Ireland’s Personal Injuries Assessment Board

In a far-reaching reform intended to curb its rising litigation rate, Ireland recently adopted the system sometimes known as scheduled damages: an official panel, the Personal Injuries Assessment Board, has been established to publish recommended guidelines (the “Quantum”) for the pain and suffering component of sued-over serious injuries, thus reducing the need to litigate each damage determination afresh. Scheduled compensation and like devices are often encountered in European court systems but, aside from workers’ compensation, are virtually unknown here.

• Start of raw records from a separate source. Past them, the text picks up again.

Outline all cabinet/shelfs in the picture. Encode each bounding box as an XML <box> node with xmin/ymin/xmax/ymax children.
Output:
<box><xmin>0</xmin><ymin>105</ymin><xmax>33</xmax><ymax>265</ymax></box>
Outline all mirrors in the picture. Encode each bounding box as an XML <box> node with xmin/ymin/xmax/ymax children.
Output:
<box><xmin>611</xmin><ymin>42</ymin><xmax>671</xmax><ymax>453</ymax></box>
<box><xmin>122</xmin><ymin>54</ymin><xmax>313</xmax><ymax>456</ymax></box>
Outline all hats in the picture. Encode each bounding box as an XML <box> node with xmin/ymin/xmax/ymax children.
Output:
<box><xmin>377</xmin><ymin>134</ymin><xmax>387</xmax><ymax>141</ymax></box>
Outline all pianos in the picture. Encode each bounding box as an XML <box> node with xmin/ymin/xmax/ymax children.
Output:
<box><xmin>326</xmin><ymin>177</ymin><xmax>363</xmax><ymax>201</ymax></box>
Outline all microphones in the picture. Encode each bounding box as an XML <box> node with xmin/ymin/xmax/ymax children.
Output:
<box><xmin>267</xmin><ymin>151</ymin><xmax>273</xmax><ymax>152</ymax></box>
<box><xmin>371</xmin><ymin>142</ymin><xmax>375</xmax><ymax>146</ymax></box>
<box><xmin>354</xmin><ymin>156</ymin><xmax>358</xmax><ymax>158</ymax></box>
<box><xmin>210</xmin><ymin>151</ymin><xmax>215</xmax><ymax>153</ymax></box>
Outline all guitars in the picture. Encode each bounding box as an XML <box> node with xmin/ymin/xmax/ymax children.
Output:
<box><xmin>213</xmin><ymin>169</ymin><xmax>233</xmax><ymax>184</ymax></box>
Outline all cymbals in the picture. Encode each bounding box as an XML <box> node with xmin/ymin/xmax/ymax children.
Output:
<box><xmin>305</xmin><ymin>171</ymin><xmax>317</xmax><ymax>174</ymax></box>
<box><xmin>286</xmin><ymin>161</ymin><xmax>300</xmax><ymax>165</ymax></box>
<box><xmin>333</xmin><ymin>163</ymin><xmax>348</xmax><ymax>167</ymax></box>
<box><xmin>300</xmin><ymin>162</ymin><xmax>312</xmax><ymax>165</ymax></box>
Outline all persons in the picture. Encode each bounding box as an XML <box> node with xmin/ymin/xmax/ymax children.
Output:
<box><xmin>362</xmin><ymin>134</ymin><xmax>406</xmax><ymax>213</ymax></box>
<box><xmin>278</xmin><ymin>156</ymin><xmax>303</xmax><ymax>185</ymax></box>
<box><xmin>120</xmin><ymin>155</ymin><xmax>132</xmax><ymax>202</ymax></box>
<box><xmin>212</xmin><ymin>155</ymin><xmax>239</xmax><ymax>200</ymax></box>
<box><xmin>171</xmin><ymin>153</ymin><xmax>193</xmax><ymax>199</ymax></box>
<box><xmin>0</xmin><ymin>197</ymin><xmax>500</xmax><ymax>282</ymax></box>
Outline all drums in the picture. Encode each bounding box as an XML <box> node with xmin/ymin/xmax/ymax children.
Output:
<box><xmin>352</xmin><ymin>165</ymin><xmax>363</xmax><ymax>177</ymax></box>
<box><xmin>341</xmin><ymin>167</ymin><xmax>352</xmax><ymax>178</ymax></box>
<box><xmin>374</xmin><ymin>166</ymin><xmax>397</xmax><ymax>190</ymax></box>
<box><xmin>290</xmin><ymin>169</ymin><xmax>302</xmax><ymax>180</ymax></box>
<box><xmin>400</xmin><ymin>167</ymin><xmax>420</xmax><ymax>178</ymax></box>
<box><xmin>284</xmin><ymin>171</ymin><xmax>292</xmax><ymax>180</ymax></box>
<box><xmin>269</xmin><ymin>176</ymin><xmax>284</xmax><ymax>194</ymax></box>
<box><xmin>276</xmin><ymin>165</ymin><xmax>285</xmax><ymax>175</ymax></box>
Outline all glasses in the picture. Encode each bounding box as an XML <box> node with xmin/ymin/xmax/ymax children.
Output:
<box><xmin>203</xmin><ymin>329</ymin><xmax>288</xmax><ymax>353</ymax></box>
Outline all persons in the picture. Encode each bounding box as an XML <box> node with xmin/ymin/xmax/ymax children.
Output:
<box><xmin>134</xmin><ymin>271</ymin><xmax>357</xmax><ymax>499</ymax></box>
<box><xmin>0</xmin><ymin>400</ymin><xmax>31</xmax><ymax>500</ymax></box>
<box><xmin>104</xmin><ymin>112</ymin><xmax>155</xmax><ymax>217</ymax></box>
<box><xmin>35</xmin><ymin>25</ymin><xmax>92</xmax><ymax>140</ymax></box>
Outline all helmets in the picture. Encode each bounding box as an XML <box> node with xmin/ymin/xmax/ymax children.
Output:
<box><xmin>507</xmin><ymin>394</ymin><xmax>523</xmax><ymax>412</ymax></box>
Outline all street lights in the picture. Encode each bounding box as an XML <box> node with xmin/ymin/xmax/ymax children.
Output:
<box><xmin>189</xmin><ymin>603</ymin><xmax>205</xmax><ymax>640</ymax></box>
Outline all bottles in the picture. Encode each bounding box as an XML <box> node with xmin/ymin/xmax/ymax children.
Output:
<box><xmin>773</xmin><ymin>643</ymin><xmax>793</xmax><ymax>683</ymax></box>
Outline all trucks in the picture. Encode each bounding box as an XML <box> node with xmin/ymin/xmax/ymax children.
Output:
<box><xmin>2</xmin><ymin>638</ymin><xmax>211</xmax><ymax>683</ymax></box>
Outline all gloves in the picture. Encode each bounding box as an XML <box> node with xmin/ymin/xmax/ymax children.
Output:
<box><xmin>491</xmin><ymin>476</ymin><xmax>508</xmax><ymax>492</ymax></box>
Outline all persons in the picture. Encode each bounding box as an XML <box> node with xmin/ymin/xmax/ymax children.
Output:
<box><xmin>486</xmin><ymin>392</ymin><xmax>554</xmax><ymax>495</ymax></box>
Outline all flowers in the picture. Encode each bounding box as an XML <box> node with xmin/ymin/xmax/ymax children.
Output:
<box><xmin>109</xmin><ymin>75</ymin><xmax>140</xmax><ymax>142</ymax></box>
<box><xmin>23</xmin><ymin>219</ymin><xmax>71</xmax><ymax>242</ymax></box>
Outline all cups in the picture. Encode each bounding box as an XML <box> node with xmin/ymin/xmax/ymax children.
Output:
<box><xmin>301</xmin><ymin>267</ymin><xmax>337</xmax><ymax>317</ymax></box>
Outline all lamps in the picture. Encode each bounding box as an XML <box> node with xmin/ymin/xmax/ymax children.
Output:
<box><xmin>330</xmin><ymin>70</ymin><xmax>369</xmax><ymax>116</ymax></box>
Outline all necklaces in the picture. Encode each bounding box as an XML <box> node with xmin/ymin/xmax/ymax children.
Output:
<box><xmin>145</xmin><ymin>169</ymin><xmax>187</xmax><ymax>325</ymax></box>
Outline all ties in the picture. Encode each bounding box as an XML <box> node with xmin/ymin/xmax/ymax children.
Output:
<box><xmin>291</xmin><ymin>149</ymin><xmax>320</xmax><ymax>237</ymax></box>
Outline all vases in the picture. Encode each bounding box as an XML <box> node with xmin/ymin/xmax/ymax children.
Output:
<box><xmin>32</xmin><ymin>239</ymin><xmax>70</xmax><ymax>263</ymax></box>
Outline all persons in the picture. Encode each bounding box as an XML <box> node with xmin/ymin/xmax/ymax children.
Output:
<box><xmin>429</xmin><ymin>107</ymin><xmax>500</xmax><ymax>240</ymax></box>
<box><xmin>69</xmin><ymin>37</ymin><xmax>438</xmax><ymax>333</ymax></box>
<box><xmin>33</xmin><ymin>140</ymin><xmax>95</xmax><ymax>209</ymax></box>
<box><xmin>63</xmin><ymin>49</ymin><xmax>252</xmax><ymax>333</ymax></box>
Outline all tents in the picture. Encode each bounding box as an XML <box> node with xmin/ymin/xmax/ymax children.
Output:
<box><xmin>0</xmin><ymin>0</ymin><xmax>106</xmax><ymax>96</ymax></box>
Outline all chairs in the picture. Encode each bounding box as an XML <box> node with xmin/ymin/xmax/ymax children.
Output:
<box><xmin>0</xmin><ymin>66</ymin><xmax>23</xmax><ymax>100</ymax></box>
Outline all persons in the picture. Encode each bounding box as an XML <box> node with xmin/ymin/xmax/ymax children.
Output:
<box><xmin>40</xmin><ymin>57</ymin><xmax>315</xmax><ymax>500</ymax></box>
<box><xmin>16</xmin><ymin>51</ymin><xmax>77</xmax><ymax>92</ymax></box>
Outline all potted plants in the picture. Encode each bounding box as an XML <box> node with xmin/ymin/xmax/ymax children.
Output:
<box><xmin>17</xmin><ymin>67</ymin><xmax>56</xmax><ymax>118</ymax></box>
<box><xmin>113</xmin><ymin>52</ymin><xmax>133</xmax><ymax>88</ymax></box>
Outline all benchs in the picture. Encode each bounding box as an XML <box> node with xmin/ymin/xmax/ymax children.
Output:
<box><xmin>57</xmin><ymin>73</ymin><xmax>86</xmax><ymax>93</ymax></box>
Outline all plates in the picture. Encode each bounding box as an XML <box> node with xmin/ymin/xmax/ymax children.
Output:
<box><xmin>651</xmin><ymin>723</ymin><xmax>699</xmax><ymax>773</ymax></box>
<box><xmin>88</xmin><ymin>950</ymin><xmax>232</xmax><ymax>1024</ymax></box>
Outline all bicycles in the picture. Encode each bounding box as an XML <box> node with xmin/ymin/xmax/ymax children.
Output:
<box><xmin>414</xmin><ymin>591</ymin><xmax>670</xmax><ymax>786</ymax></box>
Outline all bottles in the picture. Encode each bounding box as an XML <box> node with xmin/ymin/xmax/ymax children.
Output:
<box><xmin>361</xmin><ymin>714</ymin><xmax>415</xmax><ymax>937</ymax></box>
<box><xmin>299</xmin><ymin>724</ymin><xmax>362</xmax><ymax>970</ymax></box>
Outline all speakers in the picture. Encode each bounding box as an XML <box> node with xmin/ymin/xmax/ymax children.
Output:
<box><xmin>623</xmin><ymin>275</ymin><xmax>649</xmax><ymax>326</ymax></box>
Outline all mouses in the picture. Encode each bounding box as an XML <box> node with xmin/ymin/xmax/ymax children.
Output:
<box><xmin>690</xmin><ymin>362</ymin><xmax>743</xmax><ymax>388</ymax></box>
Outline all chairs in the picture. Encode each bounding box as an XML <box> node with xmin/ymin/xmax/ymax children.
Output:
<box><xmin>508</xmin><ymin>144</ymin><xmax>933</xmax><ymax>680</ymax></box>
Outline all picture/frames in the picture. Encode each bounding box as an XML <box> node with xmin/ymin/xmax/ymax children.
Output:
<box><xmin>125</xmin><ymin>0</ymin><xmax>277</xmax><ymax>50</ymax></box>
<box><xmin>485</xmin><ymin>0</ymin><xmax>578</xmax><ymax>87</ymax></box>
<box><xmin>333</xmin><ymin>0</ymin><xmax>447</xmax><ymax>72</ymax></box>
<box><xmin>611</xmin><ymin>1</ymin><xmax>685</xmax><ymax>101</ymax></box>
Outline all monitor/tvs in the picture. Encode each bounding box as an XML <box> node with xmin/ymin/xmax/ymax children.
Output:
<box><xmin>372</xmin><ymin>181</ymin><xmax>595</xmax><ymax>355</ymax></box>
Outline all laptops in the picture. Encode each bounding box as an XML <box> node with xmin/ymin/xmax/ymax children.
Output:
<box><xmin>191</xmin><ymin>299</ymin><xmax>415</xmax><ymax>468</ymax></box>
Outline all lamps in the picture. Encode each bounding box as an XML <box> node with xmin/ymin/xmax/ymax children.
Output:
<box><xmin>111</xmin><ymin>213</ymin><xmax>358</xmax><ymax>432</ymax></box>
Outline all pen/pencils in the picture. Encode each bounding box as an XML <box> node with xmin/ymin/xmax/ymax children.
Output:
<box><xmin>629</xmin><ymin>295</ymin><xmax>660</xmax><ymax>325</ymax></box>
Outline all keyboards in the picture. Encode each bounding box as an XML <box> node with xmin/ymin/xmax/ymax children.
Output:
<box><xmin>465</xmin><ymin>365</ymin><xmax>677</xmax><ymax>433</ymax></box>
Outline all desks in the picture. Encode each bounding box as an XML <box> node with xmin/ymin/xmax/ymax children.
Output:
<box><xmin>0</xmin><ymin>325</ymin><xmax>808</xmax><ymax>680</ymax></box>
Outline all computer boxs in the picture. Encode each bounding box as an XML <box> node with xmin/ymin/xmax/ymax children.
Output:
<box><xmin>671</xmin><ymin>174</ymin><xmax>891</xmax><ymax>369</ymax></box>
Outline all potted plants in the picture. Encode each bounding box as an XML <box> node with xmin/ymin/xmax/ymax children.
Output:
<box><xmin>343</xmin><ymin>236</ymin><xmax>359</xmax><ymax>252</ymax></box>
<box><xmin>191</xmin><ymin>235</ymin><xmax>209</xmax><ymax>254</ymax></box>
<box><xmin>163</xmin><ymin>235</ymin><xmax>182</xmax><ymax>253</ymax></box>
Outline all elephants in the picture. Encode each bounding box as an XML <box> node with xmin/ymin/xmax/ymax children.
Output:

I discuss the Irish reforms and their implications at more length today on Point of Law.

Sparing parents the temptation?

In Ireland, an official health board has objected to the opening of a McDonald’s restaurant in the County Clare town of Ennis, saying its products might make children fat. “Community dietitians” on the board have insisted that before the restaurant chain has its permit application approved it should “prepare an Environmental Impact Statement to determine what effect the restaurant will have on the health of children in the Ennis area.” (“Board opposes a McDonald’s for Ennis over health factors”, Irish Times, Feb. 3). Further reading on the slimness-through-legal-compulsion crusade: David Gratzer (Manhattan Institute), “Cadbury Replaces Cholera”, National Review Online, Feb. 12; Todd G. Buchholz, “Burgers, Fries, and Lawyers”, Policy Review, Feb.; Kelly Jane Torrence, “Food Fight”, Reason, Dec. 23.